Also presented alone are Koons and Sherman (with disturbing photographs of the genitalia of strange mannequins), while Mike Kelley, Paul McCarthy and Charles Ray confirm Pinault's interest in American art. More unexpected, though, is Maurizio Cattelan's Him, a schoolboy-size figure kneeling and looking into the corner of a room: closer inspection reveals Him to be a miniature Adolf Hitler.
Pinault has explained that he likes to collect artists in depth, while occasionally selling isolated works to strengthen other parts of his collection. (In June, he sold Robert Rauschenberg's Rebus to the Museum of Modern Art in New York for around US$30 million.) But Gingeras noted that he was also continually "pushing toward things he doesn't know."
Clearly, it helps to be rich. In the catalog, Pinault recalls the first painting that "deeply affected" him: "I took the painting home with me." And, fascinated by a Mondrian, "I bought it." But now, since he has handed the reins of his corporate empire to his son, Francois-Henri, art consumes his life. "Living with artworks has led me to question myself more," he writes, "to avoid being a prisoner of my convictions, to break with the comfort of habit."
Aillagon, who is charged with planning the Palazzo Grassi's future shows, said they will reach outside Pinault's collection.
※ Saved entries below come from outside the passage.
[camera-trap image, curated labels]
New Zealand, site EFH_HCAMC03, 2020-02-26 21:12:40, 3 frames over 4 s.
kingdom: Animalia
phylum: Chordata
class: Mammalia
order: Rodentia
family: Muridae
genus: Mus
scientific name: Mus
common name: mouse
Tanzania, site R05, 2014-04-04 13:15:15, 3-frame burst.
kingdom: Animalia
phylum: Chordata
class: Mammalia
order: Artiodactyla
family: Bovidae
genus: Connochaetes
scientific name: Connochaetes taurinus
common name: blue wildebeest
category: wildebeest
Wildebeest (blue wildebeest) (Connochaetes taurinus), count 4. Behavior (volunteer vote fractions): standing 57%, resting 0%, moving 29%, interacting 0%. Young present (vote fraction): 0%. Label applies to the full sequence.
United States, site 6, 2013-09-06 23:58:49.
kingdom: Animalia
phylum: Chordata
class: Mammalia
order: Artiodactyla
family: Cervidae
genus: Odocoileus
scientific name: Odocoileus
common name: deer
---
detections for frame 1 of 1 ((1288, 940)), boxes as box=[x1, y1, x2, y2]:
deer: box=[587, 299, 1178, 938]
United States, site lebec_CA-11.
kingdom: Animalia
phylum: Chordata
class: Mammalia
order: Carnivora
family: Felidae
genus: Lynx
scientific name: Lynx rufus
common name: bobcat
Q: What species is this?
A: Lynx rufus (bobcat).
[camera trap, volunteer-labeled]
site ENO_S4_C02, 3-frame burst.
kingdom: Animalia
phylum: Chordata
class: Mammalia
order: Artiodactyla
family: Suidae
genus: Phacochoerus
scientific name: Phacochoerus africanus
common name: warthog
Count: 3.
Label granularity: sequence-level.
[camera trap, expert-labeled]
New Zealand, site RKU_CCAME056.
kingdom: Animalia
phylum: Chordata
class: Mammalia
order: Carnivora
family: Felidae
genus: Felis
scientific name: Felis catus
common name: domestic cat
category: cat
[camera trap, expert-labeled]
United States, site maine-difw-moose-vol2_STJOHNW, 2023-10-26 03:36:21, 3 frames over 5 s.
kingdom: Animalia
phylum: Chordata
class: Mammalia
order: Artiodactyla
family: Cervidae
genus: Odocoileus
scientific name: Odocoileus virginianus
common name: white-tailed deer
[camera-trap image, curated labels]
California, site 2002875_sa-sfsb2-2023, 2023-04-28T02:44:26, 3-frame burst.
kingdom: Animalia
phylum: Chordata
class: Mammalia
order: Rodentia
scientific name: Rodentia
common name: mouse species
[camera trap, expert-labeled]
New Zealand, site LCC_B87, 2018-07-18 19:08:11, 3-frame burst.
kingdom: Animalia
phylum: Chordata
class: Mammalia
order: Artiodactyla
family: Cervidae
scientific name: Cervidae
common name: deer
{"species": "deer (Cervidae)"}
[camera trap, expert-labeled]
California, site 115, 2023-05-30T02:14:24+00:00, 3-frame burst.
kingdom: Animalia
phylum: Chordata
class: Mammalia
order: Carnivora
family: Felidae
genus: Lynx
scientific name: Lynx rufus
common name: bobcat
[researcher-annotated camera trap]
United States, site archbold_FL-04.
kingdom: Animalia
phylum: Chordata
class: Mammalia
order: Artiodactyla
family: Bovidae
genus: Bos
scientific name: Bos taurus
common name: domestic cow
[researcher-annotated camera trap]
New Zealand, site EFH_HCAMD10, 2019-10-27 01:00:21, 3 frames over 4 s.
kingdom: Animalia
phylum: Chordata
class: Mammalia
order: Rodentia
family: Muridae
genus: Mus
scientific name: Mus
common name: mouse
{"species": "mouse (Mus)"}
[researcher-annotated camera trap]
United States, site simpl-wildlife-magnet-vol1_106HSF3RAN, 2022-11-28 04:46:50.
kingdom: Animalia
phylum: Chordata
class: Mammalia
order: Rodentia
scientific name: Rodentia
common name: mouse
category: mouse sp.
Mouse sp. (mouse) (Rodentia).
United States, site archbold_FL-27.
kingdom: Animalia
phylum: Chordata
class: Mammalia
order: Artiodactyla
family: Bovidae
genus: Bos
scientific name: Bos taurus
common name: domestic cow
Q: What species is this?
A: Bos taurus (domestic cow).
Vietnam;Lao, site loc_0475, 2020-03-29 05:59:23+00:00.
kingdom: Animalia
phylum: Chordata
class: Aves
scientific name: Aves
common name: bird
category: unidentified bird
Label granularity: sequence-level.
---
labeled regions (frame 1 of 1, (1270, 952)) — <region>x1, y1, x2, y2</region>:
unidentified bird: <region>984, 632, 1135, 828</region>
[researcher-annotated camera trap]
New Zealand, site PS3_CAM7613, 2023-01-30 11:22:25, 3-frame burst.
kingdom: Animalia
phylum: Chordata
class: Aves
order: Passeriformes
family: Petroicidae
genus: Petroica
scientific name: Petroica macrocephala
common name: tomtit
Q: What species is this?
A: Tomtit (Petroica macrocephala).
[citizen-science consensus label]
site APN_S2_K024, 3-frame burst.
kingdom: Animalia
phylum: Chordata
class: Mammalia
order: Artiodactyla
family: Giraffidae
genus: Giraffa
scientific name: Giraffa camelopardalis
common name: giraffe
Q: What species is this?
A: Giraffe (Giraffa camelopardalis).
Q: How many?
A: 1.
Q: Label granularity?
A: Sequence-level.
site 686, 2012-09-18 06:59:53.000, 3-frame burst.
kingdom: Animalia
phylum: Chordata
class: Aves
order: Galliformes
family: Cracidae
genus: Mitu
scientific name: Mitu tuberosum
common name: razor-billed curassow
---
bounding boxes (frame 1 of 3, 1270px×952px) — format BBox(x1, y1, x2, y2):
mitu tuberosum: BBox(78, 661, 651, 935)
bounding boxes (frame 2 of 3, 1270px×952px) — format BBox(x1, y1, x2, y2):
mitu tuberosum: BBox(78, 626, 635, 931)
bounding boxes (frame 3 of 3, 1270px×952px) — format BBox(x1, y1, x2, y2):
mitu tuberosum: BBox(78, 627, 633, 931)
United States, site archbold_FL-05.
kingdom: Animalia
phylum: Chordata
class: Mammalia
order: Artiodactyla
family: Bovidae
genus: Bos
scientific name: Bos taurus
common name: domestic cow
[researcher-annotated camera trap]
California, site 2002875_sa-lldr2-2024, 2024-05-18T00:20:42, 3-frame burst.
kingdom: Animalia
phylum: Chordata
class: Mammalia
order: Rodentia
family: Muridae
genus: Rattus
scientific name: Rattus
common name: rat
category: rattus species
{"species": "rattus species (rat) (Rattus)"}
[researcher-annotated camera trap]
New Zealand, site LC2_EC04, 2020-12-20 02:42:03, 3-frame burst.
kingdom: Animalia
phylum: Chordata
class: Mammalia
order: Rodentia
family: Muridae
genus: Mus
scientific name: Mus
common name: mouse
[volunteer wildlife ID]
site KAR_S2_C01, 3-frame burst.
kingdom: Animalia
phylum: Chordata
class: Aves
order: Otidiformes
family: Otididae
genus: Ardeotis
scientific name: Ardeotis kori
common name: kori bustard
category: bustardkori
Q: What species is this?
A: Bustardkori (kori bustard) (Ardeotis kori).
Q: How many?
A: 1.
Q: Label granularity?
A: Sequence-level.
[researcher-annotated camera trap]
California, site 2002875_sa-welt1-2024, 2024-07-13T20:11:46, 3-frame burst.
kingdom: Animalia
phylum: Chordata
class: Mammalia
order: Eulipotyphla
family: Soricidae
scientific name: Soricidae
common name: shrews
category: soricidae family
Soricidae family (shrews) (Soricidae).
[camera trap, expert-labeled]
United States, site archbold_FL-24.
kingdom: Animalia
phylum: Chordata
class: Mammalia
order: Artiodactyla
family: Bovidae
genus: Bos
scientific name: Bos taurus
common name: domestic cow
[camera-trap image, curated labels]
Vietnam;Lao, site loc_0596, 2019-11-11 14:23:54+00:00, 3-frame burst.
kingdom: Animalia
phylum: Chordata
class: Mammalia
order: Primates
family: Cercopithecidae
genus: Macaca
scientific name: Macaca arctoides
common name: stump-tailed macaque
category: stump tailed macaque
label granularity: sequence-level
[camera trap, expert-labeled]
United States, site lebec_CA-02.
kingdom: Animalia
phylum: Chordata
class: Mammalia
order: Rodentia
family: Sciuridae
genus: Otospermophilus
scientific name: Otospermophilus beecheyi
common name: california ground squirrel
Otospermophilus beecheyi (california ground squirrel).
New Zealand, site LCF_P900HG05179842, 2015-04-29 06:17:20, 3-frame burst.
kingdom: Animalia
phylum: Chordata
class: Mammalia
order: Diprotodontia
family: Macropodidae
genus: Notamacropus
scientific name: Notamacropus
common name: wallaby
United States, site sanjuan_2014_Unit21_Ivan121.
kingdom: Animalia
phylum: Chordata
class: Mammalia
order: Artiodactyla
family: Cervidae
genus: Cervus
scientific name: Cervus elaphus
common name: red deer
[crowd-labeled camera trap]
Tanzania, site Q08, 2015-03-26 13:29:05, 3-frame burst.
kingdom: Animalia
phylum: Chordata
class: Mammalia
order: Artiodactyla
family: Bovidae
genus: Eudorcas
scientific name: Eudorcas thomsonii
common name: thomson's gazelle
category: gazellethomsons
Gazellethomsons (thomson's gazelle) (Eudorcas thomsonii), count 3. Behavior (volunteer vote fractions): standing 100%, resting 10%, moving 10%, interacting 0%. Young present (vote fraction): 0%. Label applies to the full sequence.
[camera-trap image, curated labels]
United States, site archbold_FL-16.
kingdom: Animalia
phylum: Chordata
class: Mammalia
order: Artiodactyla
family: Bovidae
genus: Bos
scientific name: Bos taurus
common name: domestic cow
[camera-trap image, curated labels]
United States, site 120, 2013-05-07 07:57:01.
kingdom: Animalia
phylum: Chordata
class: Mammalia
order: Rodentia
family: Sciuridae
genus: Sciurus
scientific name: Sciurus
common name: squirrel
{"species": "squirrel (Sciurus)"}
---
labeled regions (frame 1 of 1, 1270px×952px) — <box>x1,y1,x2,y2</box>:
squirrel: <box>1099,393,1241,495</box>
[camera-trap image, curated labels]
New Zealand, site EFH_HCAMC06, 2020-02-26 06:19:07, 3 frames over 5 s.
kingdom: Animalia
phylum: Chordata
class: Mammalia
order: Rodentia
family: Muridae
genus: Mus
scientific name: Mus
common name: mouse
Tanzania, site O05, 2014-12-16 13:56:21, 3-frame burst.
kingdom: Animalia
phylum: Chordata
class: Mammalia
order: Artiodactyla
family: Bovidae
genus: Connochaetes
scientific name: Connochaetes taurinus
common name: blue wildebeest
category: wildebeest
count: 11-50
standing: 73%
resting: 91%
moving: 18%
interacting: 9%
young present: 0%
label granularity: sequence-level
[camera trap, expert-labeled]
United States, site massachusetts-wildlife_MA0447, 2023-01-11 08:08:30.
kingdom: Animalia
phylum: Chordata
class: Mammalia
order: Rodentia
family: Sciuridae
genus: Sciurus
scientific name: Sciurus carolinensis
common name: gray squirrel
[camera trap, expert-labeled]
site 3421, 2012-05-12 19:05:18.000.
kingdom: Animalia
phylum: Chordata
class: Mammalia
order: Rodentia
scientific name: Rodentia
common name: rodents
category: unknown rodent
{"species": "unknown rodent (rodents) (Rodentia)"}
This fall, for example, the palace will present Picasso and the Joie de Vivre, followed next year by an exhibition exploring creativity in 1967 and an Arte Povera show, which will rely on Pinault's holdings.
Every two years from 2008 through 2016, Aillagon is preparing major exhibitions addressing Europe's relations with the world through the ages, starting with Rome and the barbarians and continuing with Christianity and Islam and successively with Europe and the Americas, the Far East and Africa.